REQUEST A:
Rewrite the records starting at the line containing "What is the distance separating (x=88, y=50)" and ending at the line containing "5.10 meters", with "forest foliage" changed to "tree canopy" and everything else left as is.

But remember that the Bill of Rights serves to restrict the government from passing laws that infringe on certain rights - so it doesn't grant you and I rights, it instead prevents the government from impeding on some the Founding Fathers felt The People (white dudes) had. It'd be ass backwards to argue that the government allows us freedom of expression, for example. That's a natural right.
Building on that, stating that the 2nd Amendment only applies to the National Guard is a shortened way of saying "the government may not infringe on the People's right to have a government sanctioned and controlled branch of the federal Armed Forces." Anyone with a cursory understanding of the American Revolution will know that this is not at all what the Founding Fathers intended the 2A to do.
Hello, I would just like to take a moment to say that while yes, at the time "the people" were only considered to be white men (and in some cases white landowners specifically), the Civil Rights Act of 1866 and the 14th amendment to the Constitution in 1868, shortly after the end of the civil war (1865), this has not been the case. We fought a whole ass war over this and won. It took a while and people contested it, yes, but now black people have the same rights as everyone else, thankfully.

ENTRIES:
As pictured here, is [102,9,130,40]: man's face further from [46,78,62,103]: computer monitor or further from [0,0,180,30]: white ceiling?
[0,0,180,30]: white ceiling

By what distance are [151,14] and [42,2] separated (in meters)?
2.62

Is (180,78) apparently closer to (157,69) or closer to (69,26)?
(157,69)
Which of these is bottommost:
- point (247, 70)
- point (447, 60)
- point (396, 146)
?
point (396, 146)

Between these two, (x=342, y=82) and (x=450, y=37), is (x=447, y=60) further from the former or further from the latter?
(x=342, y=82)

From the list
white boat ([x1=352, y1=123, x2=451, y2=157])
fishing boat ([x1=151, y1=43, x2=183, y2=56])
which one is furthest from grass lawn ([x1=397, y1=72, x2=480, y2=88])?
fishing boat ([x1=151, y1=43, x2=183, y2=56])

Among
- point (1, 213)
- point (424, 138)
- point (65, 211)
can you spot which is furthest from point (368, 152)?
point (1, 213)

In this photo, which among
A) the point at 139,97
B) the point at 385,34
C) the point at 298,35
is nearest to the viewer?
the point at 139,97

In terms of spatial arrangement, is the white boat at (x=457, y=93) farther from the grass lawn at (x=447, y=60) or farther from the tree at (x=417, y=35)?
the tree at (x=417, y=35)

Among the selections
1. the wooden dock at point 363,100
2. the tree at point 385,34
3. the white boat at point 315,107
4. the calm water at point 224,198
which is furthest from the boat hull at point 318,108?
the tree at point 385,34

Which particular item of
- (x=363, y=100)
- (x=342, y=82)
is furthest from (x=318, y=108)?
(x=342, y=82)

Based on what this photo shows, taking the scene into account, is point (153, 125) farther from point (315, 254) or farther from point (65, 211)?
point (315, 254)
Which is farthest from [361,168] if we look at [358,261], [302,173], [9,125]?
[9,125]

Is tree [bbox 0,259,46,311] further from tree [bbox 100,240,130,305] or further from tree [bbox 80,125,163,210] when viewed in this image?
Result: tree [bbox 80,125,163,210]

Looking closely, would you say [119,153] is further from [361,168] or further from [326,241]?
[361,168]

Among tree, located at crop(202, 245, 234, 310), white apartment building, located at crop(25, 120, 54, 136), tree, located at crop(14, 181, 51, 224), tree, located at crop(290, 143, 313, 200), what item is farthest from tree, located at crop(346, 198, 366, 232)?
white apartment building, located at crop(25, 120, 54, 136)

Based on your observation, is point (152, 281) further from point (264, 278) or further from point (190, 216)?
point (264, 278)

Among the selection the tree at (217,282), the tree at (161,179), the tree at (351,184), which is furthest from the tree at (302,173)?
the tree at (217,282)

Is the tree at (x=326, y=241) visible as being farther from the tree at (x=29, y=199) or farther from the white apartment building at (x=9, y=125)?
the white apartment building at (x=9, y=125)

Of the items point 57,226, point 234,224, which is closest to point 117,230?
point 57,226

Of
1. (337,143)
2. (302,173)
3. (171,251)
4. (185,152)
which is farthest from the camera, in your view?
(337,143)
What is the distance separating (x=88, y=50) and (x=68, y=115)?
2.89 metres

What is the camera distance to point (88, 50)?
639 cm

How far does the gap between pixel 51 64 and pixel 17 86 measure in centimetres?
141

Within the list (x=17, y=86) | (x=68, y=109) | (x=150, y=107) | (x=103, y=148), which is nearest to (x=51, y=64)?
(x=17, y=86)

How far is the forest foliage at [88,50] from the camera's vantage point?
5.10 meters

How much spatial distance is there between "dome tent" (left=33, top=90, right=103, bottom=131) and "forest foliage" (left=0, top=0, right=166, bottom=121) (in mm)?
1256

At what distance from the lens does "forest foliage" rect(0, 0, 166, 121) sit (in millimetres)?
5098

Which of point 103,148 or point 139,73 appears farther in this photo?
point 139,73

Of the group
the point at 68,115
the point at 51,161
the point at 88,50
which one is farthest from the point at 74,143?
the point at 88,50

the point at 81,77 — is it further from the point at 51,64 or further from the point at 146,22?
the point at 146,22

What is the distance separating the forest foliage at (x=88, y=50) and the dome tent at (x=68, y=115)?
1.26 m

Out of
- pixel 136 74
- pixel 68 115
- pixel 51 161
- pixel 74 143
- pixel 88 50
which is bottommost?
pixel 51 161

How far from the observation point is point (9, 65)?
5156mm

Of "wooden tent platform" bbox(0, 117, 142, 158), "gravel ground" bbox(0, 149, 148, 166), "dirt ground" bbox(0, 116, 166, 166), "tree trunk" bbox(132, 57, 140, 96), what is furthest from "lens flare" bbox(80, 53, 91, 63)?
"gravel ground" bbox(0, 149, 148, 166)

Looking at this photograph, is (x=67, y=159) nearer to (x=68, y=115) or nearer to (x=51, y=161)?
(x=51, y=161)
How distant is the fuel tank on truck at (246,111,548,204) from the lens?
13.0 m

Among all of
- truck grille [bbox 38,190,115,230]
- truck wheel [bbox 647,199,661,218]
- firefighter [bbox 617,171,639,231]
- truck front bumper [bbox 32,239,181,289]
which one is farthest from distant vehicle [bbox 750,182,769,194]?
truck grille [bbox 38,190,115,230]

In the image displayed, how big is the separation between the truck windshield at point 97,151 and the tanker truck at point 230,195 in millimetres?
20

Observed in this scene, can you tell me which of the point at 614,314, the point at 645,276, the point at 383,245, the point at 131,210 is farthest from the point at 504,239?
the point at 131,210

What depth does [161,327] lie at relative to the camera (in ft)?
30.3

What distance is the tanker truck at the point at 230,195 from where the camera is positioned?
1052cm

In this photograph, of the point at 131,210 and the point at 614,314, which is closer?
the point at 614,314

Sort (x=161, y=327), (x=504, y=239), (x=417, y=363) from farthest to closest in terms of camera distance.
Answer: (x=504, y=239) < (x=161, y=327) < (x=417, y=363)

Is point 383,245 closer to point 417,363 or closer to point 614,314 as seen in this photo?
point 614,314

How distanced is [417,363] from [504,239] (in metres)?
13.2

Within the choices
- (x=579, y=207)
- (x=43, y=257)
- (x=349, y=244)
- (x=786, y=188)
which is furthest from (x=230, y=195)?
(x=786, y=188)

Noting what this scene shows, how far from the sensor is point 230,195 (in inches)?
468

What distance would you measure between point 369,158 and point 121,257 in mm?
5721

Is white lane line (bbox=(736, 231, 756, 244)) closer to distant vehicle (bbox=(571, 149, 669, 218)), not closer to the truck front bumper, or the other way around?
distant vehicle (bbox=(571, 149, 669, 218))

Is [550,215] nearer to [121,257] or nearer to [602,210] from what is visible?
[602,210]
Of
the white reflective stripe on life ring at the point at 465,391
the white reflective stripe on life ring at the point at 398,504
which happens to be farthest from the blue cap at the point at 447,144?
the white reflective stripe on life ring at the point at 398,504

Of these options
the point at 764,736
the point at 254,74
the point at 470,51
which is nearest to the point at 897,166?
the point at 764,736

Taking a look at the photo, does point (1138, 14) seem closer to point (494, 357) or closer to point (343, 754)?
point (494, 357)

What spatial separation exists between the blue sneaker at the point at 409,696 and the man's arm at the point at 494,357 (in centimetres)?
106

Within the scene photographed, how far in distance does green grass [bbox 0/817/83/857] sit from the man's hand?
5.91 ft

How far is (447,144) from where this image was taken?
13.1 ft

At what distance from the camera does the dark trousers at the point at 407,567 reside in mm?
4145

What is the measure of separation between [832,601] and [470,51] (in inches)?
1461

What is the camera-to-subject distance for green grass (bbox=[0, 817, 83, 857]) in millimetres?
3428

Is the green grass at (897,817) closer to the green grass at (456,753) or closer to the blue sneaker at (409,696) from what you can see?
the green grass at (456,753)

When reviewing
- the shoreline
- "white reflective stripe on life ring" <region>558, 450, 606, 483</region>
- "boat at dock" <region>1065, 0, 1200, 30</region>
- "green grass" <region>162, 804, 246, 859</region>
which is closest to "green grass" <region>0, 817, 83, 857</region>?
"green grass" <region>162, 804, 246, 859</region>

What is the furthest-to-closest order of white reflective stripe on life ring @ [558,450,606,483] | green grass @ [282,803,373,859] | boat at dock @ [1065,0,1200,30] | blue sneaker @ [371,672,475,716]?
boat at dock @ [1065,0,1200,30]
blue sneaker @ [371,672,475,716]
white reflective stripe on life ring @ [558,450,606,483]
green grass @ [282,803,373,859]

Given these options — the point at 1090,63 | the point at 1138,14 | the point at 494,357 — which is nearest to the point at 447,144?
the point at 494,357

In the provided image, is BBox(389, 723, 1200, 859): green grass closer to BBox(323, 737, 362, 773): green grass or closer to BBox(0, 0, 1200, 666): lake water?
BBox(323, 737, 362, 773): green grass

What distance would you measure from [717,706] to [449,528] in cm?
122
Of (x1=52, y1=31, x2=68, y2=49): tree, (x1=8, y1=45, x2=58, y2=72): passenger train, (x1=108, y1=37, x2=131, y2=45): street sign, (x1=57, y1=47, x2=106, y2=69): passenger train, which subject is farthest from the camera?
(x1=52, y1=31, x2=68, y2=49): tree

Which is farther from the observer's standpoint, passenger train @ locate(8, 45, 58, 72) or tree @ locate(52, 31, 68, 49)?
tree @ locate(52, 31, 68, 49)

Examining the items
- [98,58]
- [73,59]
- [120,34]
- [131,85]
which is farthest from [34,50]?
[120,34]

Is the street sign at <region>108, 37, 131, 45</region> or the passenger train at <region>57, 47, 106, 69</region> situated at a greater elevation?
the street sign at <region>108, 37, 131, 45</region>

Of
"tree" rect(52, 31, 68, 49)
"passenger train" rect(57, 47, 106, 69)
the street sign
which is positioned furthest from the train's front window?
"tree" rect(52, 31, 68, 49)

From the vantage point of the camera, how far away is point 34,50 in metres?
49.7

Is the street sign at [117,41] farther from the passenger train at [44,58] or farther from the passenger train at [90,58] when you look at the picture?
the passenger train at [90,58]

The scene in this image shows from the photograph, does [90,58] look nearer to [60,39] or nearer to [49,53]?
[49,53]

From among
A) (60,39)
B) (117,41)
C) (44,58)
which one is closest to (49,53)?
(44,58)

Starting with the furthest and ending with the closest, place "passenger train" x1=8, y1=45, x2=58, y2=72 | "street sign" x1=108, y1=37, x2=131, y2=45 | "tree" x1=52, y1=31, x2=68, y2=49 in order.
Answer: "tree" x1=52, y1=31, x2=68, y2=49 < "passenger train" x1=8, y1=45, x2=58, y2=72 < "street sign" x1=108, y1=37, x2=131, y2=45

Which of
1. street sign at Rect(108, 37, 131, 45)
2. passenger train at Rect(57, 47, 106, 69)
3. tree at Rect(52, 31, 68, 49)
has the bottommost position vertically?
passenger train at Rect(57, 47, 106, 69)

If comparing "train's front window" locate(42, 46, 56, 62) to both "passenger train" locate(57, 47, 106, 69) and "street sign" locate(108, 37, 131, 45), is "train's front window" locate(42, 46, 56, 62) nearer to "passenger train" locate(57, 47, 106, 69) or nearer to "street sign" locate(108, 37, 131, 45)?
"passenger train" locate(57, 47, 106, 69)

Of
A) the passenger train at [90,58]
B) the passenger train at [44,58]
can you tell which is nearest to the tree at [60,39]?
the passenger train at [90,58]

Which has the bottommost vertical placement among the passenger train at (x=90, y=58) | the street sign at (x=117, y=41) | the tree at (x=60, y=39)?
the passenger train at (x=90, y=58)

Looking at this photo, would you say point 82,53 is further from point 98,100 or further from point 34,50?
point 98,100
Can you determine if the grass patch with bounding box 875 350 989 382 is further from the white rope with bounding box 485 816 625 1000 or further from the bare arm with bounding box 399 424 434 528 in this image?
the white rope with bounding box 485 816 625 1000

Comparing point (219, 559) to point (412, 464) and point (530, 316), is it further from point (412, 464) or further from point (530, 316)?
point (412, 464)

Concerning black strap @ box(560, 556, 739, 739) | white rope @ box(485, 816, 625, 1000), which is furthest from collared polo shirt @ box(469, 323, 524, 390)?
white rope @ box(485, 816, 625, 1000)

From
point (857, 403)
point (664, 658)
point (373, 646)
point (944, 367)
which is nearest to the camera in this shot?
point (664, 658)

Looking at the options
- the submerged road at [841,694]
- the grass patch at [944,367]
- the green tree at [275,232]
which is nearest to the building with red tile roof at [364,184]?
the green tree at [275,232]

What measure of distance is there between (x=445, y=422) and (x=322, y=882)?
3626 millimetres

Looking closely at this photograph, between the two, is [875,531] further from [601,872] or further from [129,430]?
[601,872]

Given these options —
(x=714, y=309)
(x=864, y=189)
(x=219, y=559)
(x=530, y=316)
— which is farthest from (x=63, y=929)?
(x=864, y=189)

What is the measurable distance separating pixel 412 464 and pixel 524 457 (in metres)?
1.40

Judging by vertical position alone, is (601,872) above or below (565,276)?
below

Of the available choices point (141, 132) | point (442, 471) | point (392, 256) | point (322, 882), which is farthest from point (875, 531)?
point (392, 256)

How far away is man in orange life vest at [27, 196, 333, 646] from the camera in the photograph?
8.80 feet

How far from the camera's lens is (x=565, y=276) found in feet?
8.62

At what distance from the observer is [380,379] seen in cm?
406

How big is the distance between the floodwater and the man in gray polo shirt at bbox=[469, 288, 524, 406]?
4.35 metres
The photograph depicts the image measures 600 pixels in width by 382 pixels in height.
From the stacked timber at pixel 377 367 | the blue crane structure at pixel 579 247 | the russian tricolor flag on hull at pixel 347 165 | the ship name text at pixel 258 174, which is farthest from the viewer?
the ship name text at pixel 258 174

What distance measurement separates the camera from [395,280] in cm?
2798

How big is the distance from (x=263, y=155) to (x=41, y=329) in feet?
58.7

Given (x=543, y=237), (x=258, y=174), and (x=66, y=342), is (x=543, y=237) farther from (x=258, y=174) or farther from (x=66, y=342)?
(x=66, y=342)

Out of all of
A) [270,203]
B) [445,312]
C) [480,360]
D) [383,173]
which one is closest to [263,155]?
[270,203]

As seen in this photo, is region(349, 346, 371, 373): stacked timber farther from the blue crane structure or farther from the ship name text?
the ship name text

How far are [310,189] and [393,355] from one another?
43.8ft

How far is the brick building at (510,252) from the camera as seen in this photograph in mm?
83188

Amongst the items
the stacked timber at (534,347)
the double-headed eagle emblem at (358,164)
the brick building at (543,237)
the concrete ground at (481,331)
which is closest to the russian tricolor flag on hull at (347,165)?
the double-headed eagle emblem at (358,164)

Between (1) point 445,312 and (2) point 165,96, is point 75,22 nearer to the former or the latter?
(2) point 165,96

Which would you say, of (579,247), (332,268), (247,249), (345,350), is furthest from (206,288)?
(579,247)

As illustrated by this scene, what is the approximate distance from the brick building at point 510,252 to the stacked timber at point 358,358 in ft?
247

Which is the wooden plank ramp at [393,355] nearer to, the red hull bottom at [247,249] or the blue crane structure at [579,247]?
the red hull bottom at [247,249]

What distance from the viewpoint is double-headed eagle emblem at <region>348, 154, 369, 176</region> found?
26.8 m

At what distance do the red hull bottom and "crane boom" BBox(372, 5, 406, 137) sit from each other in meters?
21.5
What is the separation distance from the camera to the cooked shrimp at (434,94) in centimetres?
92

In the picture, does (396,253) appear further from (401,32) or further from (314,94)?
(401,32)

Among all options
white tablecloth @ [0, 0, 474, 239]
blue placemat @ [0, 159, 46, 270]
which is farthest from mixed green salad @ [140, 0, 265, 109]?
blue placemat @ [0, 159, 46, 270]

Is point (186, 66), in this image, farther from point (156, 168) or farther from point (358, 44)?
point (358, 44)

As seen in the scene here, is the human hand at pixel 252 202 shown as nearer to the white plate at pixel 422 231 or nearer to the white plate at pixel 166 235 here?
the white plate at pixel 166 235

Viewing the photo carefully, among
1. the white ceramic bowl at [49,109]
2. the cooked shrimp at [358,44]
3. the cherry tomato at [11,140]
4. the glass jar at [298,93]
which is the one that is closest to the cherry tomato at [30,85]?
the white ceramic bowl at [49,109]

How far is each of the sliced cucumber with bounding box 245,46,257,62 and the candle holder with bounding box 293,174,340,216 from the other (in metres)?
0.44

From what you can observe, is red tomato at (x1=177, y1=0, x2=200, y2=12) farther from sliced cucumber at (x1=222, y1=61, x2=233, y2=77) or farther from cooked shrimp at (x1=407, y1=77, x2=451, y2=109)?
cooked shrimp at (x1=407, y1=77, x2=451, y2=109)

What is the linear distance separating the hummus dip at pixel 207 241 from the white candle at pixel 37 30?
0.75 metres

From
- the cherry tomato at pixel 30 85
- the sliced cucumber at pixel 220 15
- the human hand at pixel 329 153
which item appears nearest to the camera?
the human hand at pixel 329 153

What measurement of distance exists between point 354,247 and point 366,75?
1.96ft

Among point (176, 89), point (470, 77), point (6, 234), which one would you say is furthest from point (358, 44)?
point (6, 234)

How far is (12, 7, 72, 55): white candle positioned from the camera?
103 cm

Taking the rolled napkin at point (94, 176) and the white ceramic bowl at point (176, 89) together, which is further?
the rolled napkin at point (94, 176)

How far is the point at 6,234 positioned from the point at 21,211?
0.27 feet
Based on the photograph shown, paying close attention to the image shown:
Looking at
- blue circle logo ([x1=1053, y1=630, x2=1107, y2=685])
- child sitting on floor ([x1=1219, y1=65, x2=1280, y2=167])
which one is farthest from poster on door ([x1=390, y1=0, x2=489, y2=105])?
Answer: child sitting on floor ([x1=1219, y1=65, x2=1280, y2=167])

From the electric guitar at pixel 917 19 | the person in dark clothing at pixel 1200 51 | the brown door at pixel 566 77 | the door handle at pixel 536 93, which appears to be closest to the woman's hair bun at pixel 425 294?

REQUEST B:
Pick up the Bill of Rights passage right after its last sentence and keep it going.

TASK ANSWER A:
What is the distance separating (x=88, y=50) and (x=68, y=115)?
2.89 metres

What is the camera distance to point (88, 50)?
639 cm

How far does the gap between pixel 51 64 and pixel 17 86 measure in centimetres?
141

Within the list (x=17, y=86) | (x=68, y=109) | (x=150, y=107) | (x=103, y=148), which is nearest to (x=51, y=64)?
(x=17, y=86)

How far is the tree canopy at [88,50] from the camera's vantage point?
5.10 meters

TASK ANSWER B:
This doesn't mean racism is gone, but it does mean the words written in the bill of rights apply to POC regardless of what it meant at the time of the founding fathers. People often use their slave ownership as a means to discredit the words in the constitution and bill of rights, however I think it is more pertinent to discredit their practice of slave ownership and still like "all men are created equal" as a concept how it applies today.
Not to say you were doing that, but you mentioned it so I figured it's just a good place to say "I for one am happy the BOR now applies to everyone, as it should have back then. Took long e-damn-nuff."